The initial work of migrating around 15 serverless.yml files into corresponding template.yaml variants was accomplished in just 2 days in Aider. However, I spent the rest of the week fixing every template (sometimes multiple, multiple times) after Gemini, reading every line myself and changing every other.

My default workflow was, working with Aider, to accomplish the next thing with Gemini, then reviewing commits, attempt fixing those commits with Gemini, and giving up and fixing myself.

Aider workflow Work cycle: fixing stuff myself after a bunch of changes by Gemini/Aider

Has Gemini saved my time? In the end, I don’t know for sure. But it felt mentally easier to fix broken SAM templates than learning it and write files from scratch.

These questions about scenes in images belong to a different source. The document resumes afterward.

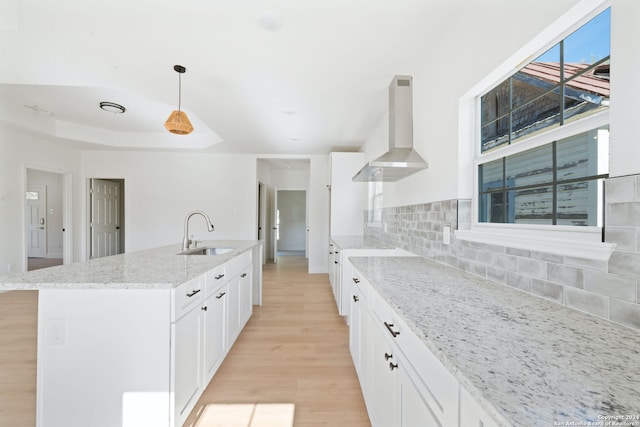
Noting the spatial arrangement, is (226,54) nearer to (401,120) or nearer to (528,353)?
(401,120)

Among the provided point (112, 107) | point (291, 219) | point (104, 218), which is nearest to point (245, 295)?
point (112, 107)

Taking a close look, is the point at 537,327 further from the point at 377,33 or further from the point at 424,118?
the point at 377,33

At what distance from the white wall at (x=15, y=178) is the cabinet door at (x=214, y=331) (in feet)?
14.9

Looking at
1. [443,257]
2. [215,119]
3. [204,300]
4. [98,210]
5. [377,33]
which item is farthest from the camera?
[98,210]

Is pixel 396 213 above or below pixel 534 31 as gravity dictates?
below

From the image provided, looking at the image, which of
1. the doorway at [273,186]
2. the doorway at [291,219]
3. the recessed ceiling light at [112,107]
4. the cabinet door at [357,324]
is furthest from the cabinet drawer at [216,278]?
the doorway at [291,219]

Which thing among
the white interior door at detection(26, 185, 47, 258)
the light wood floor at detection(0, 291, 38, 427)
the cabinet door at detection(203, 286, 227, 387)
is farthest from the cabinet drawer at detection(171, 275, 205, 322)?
the white interior door at detection(26, 185, 47, 258)

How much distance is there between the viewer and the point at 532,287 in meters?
1.13

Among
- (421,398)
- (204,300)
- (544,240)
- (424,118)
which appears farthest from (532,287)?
(204,300)

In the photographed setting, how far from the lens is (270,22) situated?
73.2 inches

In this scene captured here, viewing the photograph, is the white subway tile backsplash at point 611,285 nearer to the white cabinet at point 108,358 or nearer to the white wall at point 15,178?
the white cabinet at point 108,358

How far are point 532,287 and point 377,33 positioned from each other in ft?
6.32

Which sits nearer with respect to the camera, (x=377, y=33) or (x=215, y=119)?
(x=377, y=33)

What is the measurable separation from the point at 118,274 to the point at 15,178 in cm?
482
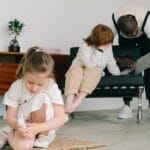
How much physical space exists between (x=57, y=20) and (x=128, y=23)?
1216 millimetres

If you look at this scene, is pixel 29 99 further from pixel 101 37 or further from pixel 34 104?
pixel 101 37

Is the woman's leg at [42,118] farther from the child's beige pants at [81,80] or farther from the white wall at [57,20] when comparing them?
the white wall at [57,20]

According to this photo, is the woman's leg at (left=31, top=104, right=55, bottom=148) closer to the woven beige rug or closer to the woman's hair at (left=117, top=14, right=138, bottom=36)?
the woven beige rug

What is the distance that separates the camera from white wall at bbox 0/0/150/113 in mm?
4473

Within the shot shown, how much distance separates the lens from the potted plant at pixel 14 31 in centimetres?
430

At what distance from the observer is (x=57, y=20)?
4.83m

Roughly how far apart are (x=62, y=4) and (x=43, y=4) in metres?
0.27

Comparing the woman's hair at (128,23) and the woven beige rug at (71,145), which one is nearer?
the woven beige rug at (71,145)

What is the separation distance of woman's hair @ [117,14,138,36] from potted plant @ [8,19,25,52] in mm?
1080

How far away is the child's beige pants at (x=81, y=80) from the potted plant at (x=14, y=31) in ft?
2.36

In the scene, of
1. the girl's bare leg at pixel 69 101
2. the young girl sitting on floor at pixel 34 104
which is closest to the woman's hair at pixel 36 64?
the young girl sitting on floor at pixel 34 104

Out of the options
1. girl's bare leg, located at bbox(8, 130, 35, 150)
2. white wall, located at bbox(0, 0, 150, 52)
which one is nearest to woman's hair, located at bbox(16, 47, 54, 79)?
girl's bare leg, located at bbox(8, 130, 35, 150)

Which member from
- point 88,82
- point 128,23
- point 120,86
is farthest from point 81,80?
point 128,23

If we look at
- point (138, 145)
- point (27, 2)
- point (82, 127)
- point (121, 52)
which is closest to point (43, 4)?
point (27, 2)
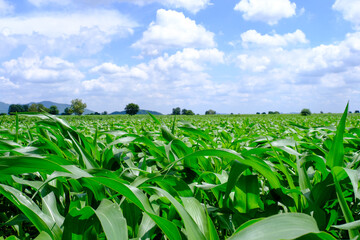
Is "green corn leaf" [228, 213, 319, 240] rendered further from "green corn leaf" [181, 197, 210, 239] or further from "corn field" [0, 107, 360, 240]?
"green corn leaf" [181, 197, 210, 239]

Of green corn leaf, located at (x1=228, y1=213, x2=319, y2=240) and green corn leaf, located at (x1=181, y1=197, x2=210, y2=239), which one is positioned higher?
green corn leaf, located at (x1=228, y1=213, x2=319, y2=240)

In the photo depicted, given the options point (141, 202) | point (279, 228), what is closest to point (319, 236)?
point (279, 228)

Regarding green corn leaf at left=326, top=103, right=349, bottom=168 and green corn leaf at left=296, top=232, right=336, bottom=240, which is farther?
green corn leaf at left=326, top=103, right=349, bottom=168

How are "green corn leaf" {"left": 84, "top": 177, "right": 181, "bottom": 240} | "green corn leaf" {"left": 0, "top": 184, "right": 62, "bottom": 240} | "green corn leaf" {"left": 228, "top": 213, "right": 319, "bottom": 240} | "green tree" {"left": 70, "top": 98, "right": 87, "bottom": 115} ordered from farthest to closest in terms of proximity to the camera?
1. "green tree" {"left": 70, "top": 98, "right": 87, "bottom": 115}
2. "green corn leaf" {"left": 0, "top": 184, "right": 62, "bottom": 240}
3. "green corn leaf" {"left": 84, "top": 177, "right": 181, "bottom": 240}
4. "green corn leaf" {"left": 228, "top": 213, "right": 319, "bottom": 240}

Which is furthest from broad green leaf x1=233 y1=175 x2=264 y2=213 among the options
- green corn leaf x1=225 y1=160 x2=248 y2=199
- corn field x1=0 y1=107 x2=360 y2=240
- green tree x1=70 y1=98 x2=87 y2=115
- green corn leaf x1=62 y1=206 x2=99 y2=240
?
green tree x1=70 y1=98 x2=87 y2=115

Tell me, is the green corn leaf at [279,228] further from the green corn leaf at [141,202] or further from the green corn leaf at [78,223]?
the green corn leaf at [78,223]

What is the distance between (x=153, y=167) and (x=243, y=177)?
2.19 ft

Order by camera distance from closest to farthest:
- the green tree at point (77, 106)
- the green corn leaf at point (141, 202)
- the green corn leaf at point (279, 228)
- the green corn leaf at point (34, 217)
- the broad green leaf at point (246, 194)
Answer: the green corn leaf at point (279, 228), the green corn leaf at point (141, 202), the green corn leaf at point (34, 217), the broad green leaf at point (246, 194), the green tree at point (77, 106)

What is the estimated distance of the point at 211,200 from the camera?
100 cm

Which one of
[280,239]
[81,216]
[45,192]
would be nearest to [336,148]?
[280,239]

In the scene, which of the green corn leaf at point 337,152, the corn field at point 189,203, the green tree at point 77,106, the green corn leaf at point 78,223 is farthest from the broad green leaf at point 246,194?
the green tree at point 77,106

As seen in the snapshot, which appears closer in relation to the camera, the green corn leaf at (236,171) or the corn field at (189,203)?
the corn field at (189,203)

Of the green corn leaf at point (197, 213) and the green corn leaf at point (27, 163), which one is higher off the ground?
the green corn leaf at point (27, 163)

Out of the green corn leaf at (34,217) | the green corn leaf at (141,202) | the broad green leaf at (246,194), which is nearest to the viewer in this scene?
the green corn leaf at (141,202)
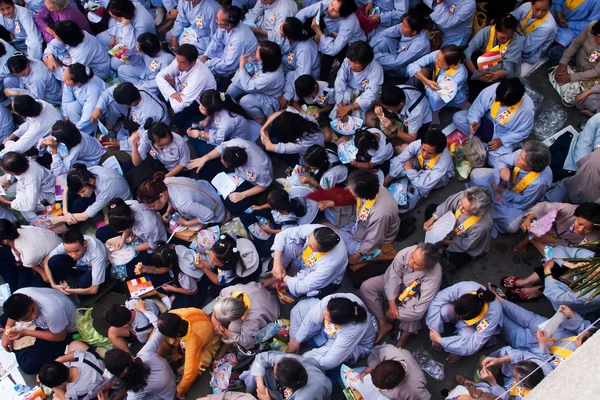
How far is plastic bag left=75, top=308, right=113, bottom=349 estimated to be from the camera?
539 cm

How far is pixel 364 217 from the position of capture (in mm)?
5340

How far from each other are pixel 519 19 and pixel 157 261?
5.12 metres

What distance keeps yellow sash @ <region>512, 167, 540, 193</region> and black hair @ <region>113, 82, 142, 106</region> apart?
435 centimetres

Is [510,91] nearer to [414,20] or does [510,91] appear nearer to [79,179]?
[414,20]

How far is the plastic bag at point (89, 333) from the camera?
5.39m

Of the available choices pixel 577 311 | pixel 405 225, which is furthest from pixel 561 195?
pixel 405 225

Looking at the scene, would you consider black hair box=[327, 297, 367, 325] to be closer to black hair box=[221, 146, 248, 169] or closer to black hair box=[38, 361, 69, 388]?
black hair box=[221, 146, 248, 169]

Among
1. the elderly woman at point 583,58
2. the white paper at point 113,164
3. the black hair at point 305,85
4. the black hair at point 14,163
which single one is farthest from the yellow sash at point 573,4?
the black hair at point 14,163

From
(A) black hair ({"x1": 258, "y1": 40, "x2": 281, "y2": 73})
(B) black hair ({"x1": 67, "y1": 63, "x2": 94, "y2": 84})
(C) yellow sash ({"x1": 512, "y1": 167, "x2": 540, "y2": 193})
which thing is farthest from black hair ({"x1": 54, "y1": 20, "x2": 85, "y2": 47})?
(C) yellow sash ({"x1": 512, "y1": 167, "x2": 540, "y2": 193})

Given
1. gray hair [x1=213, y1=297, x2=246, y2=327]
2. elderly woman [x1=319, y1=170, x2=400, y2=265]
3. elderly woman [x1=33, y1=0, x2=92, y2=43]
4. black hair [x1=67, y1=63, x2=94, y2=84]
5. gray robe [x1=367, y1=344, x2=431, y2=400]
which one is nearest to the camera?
gray robe [x1=367, y1=344, x2=431, y2=400]

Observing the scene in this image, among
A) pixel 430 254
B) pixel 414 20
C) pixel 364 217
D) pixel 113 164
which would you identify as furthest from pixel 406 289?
pixel 113 164

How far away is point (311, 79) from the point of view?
5.94 metres

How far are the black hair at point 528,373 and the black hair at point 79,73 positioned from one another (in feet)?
18.9

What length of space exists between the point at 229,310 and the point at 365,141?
7.60 feet
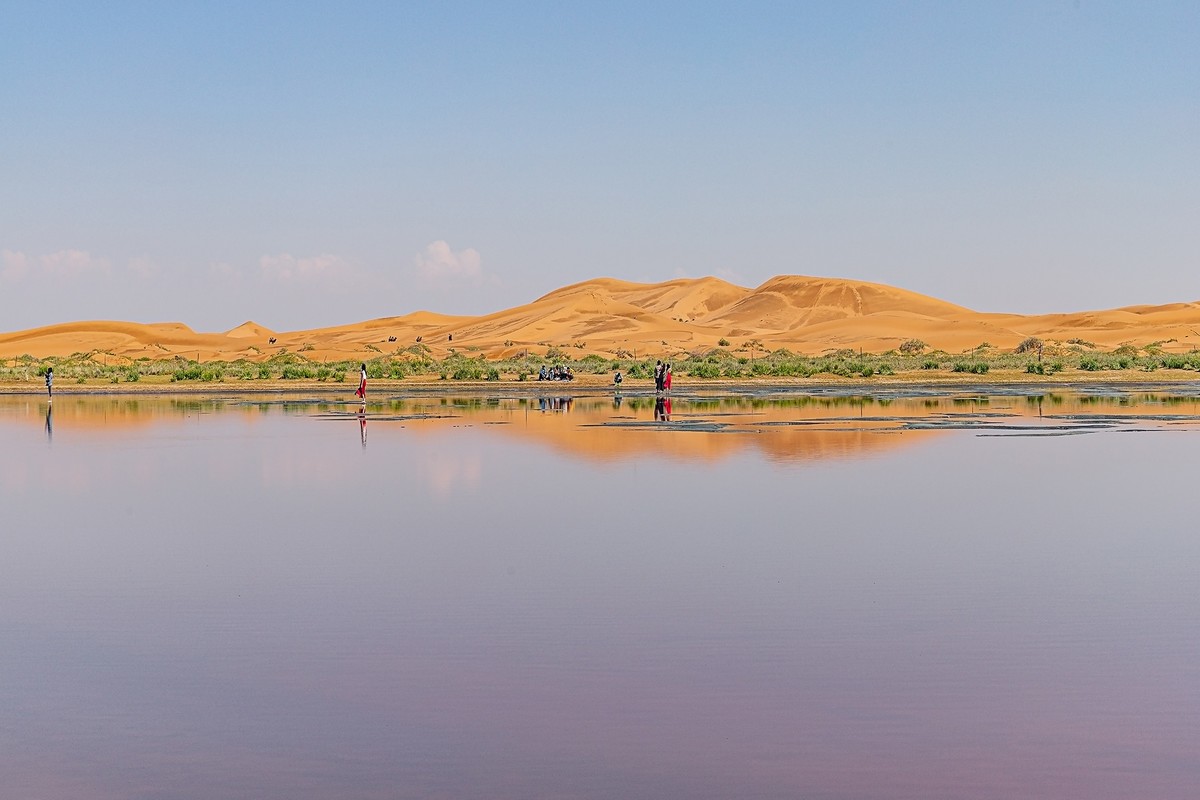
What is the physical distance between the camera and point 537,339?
5600 inches

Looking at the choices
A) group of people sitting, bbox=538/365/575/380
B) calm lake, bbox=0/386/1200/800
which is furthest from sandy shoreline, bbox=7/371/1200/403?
calm lake, bbox=0/386/1200/800

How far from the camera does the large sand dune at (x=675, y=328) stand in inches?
4675

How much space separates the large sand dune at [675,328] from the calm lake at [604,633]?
8559 centimetres

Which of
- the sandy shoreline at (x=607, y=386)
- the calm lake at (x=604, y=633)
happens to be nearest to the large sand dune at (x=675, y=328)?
the sandy shoreline at (x=607, y=386)

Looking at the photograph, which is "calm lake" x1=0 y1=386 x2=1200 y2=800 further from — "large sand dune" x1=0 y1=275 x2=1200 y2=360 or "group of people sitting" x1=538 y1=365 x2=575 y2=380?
"large sand dune" x1=0 y1=275 x2=1200 y2=360

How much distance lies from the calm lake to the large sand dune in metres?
85.6

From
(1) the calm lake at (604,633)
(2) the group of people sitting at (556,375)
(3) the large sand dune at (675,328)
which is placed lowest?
(1) the calm lake at (604,633)

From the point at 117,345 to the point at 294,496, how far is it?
137762mm

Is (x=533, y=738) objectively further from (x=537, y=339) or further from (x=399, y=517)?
(x=537, y=339)

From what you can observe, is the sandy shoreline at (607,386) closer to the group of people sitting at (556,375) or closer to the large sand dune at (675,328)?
the group of people sitting at (556,375)

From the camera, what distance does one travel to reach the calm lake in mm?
7152

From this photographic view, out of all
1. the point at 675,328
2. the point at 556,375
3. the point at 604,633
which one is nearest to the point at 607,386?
the point at 556,375

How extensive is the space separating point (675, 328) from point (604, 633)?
133 meters

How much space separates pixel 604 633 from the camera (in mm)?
9805
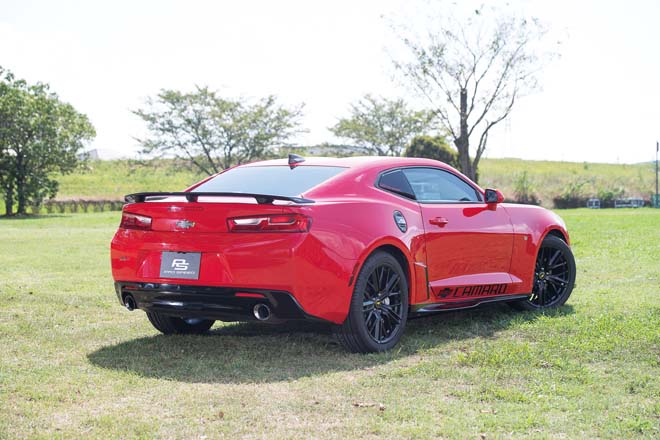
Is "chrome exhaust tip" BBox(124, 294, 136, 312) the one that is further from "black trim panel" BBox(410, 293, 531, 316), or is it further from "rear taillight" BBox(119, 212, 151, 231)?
"black trim panel" BBox(410, 293, 531, 316)

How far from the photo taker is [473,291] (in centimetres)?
752

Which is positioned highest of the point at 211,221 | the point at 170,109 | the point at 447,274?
the point at 170,109

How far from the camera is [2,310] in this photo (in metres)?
8.98

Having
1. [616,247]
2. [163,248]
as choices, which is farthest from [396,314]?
[616,247]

It took in total a week of making dev environment to spin up without errors and I consider it a success. However, migrating prod was quite hard because of the need to backup and migrate user data, and various connections to external services.

The aftermath

Obviously, not depending on Serverless anymore, which was the goal, was achieved and now, with gratitude, I can finally forget about Serverless.

My app’s backend was evolving over the course of almost a decade and as much as I attempted to keep things organized and document what I thought was important, it had a lot of “ad-hoc things” somewhere in the AWS dashboard, or in CloudFlare DNS or otherwise implicit undocumented assumptions. Doing a full migration/deployment forced me to write a careful migration plan and then, during its execution, to document all things that were actually needed to deploy a whole new stack. Moving forward, now I have much better documentation of all those implicit things.
One thing that this migration has forced me to do is to add more end-to-end tests. You see, I knew I was very lazy to manually test all things after migration so I wrote way more end-to-end tests for the existing infra to check if they would pass after prod migration. These tests are still working and will benefit these services in the future.
I made a number of mistakes during migration. These mistakes were uncovered during the 2 months following the migration and they were cosmetic enough not to cause actual problems for end users. Most of them were found thanks to my passive logs alerting.
- external integrations and undocumented ad-hoc changes (e.g. wrong prefixes for S3 keys etc., outdated CloudFront origins, connected to the old S3 buckets via manual policy, mistake in DNS records and things like that)
- AWS-specific problems that I learned about only during the migration (for example, names of API keys for CloudFront have to be unique across all CloudFormation stacks, different way of managing custom domains in Serverless and SAM etc.)
- compute part of my previous backend services (Serverless version) never had a “maintenance mode”, in which cached data would be read-only, but no new writes/modifications were allowed. This would have allowed for a smooth migration and I had to add it before doing anything with prod.
- Also I realized that, in my desktop app itself, I have never envisioned a “maintenance mode” UI handling for end users, during which some APIs were not “failing”, but just “temporarily unavailable”. It seems obvious retroactively, but there was no use-case for it all those years. Releasing and pushing the update for the desktop app is a major pain so this was sacrificed for this migration.
Overall deployments with Serverless were faster thanks to all the custom ways Serverless was doing things (serverless compose, routers, managing S3 buckets for deployments etc.). Now, with AWS SAM and CloudFront templates, even though it is a bit slower, there’s a benefit of applying only atomic diffs of changes and relying of the core technology that powers all other ways to deploy to AWS.